NFT stands for “non-fungible token”. Applied to the art world, this concept can initially be difficult to understand as it is so far removed from the traditional artistic media we are familiar with. In this context, an NFT is a digital artwork – it can be a moving image like a GIF or a static image like a JPEG – which is paid for with the cryptocurrency Ether via online marketplaces such as Nifty Gateway* or MakersPlace.
Each work is sold with a digital token that certifies the work purchased is the original or an authentic image (this is the non-fungible part) and the transaction is stored in an online register (the Ethereum blockchain, a rival platform to Bitcoin), which records the owner of the work and any future sales of it in a secure way.

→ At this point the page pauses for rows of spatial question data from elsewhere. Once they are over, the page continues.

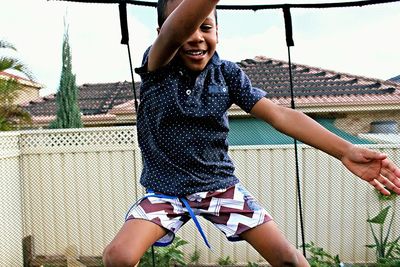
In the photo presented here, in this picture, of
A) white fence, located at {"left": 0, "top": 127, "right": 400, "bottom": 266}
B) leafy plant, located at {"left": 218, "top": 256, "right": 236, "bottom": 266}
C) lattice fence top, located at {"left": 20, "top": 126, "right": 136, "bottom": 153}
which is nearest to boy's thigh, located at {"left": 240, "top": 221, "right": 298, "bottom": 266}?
white fence, located at {"left": 0, "top": 127, "right": 400, "bottom": 266}

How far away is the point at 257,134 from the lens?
15.4 feet

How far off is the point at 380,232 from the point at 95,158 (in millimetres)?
2669

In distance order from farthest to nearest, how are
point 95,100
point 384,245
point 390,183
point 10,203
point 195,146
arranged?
point 95,100, point 10,203, point 384,245, point 195,146, point 390,183

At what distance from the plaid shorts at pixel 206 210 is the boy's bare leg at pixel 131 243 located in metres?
0.03

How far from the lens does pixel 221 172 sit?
1.35m

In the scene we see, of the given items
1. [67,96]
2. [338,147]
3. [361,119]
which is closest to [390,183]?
[338,147]

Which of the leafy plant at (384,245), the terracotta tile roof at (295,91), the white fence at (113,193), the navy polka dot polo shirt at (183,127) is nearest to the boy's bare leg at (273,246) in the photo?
the navy polka dot polo shirt at (183,127)

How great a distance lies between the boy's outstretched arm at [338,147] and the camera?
1.08 m

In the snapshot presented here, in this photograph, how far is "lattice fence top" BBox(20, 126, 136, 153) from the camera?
4.36 meters

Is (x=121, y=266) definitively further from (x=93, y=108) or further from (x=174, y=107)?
(x=93, y=108)

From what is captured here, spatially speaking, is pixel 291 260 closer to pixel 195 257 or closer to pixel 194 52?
pixel 194 52

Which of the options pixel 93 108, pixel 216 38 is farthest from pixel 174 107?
pixel 93 108

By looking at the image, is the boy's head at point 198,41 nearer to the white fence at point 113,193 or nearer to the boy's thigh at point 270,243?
the boy's thigh at point 270,243

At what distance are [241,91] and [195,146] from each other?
22 centimetres
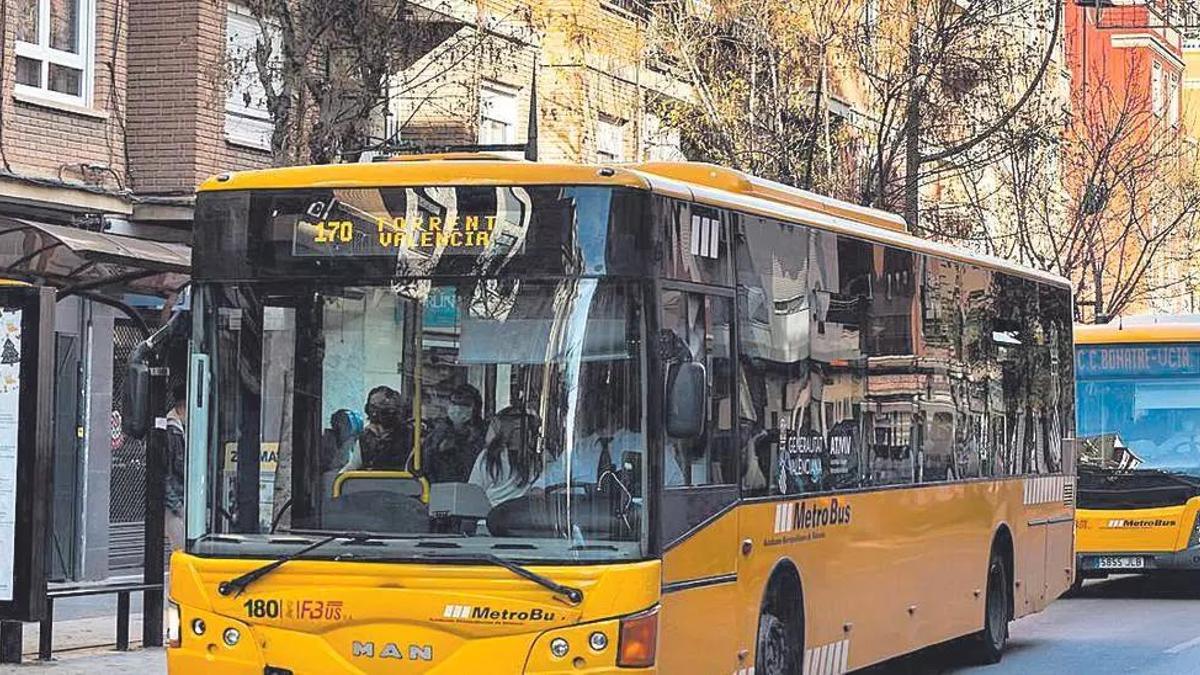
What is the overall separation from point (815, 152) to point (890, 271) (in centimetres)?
1266

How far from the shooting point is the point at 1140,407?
22562 mm

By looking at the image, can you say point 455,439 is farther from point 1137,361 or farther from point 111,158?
point 1137,361


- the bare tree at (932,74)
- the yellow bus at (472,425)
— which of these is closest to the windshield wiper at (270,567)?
the yellow bus at (472,425)

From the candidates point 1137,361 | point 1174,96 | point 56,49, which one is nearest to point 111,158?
point 56,49

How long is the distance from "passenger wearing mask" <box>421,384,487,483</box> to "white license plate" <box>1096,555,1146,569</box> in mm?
13930

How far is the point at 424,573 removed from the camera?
377 inches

Physical money and cryptocurrencies are “fungible”, meaning they can be traded or exchanged for one another. They’re also equal in value: one dollar is always worth one dollar, one bitcoin is worth one bitcoin. Something that is non-fungible means it has a unique value set by the highest bidder. One painting by Picasso will never be worth exactly the same as another Picasso painting and NFTs work in the same way because the file has a digital signature (the token) that makes it impossible to be exchanged for or equal one another.

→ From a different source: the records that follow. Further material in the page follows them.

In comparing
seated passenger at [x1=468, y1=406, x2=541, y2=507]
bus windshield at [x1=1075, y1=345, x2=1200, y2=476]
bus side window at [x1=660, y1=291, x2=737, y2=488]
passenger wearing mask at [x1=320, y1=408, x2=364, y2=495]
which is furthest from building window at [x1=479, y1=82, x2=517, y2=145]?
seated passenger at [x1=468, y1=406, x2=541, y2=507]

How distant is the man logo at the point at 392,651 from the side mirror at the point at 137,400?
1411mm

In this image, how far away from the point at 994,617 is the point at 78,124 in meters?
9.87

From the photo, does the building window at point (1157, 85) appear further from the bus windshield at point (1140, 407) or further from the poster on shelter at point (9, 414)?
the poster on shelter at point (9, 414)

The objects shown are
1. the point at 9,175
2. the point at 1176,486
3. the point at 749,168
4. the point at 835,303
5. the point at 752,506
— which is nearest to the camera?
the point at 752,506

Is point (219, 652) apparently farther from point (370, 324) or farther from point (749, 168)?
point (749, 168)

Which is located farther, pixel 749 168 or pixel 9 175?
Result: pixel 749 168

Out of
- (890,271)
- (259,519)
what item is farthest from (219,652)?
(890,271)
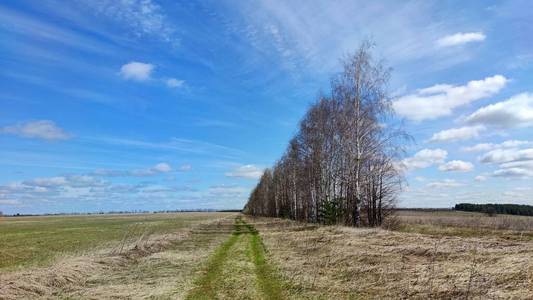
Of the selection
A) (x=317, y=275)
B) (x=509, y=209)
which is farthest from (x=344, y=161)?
(x=509, y=209)

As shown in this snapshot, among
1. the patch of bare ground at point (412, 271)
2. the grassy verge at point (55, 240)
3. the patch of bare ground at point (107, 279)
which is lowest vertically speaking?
the grassy verge at point (55, 240)

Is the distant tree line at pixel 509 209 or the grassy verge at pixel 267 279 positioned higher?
the distant tree line at pixel 509 209

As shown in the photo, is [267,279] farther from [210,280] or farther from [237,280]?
[210,280]

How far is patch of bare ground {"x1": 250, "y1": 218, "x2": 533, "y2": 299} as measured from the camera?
9.55 meters

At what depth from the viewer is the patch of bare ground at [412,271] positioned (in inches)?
376

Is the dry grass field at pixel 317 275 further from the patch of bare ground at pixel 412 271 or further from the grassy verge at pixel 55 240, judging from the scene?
the grassy verge at pixel 55 240

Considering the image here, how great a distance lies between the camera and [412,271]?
1197 centimetres

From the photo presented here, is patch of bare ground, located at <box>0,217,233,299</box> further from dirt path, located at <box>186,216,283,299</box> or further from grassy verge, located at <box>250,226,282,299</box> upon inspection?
grassy verge, located at <box>250,226,282,299</box>

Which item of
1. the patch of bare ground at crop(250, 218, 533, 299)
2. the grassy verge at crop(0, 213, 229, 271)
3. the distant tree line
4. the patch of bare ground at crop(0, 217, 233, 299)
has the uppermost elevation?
the distant tree line

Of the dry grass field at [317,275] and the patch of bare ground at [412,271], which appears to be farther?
the dry grass field at [317,275]

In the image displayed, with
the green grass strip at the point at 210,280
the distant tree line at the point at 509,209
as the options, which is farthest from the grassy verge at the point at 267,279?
the distant tree line at the point at 509,209

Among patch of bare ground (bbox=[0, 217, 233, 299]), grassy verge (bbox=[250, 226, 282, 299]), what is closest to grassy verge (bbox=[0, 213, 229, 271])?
patch of bare ground (bbox=[0, 217, 233, 299])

Artists who want to sell their work as NFTs have to sign up with a marketplace, then “mint” digital tokens by uploading and validating their information on a blockchain (typically Ethereum). Doing so usually costs $40 to $200. They can then list their piece for auction on an NFT marketplace such as the ones mentioned above. To buy an NFT artwork, you need to decide what marketplace you want to purchase it from and then make sure you have a digital wallet (to store your tokens and your cryptocurrency). Finally, you’ll need the cryptocurrency to pay for your purchase.
NFTs have been one of the art world’s great disruptors and all disruptive events rely on things being done differently. In this case, one of the greatest changes has been to the creators and buyers of the NFT. Until this point, a successful artist would usually need formal art school training and the backing of a reputable gallery and public institutions to forge a career that would earn them the type of money that some NFTs are selling for.
By comparison, many NFTs are being created by graphic designers, digital content creators, animators, and even celebrities with no formal art training or background. These creators are fed up with their work being used on platforms such as Instagram and Facebook without much, if any, financial gain for themselves. The creation of an NFT allows the artist to build in a payment back to themselves if the work is resold in the future (like a resale royalty scheme already in operation in the non-digital art market internationally), and they have the flexibility to sell the work themselves without having a gallery intermediary.
The NFT market has also opened the doors to non-traditional art buyers, and some of the earlier adopters were people who were well versed in trading cryptocurrency, and speculators who were looking for alternative asset classes.
NFTs have been around since 2014 but it’s only been in 2020-2021 that prices in the millions have been paid more regularly. Unsurprisingly, the buyers have been major cryptocurrency investors such as MetaKovan, a Singaporean-based programmer who owns a crypto fund called Metapurse and purchased Beeple’s Everydays – The First 5000 Days (a collage of 5000 digital images, pictured above) at Christie’s in March this year for US$69 million.
NFTs have also opened the door to much younger collectors who have grown up with the internet and are comfortable operating purely online, attracted by the low price point of entry and the democratic feeling of art purchasing.
The mass appeal to non-traditional art collectors comes from the NFT aesthetic. Many have a futuristic or sci-fi feel, many are moving 3D images, the colour is often bright and jarring and the images can reflect popular culture and events (a 20-second video of a nude Donald Trump fighting a nude Joe Biden in mid-air sold recently for US$6.6 million). As well, it’s pretty much as far away from the rarefied world of a traditional art gallery as you can get. In fact, most of the art sold as NFTs would be seen as tacky or kitsch within the regular art world.
So, if a digital image is in essence a file that can just be copied or downloaded by anyone who finds it on the internet, what has fuelled the boom in NFTs? It’s the same principle that underpins regular asset collecting – the opportunity to own the single, authentic piece. To put it in terms of regular art collecting, anyone can own a print of Monet’s waterlilies but only one person or institution can own the original work. In the case of an NFT, you can’t even have it on your wall – it lives on your computer or your phone.
In next month’s art-investing article for BusinessDesk, I will look at the market for NFTs and how they have infiltrated the mainstream through sales at Christie’s and Sotheby’s, and investigate whether the rampant growth in this area is a bubble that is about to burst.
*Nifty Gateway is one of the only platforms that allows a client to purchase an NFT using regular currency via a credit card, but the record of the transaction is still stored on the Ethereum blockchain.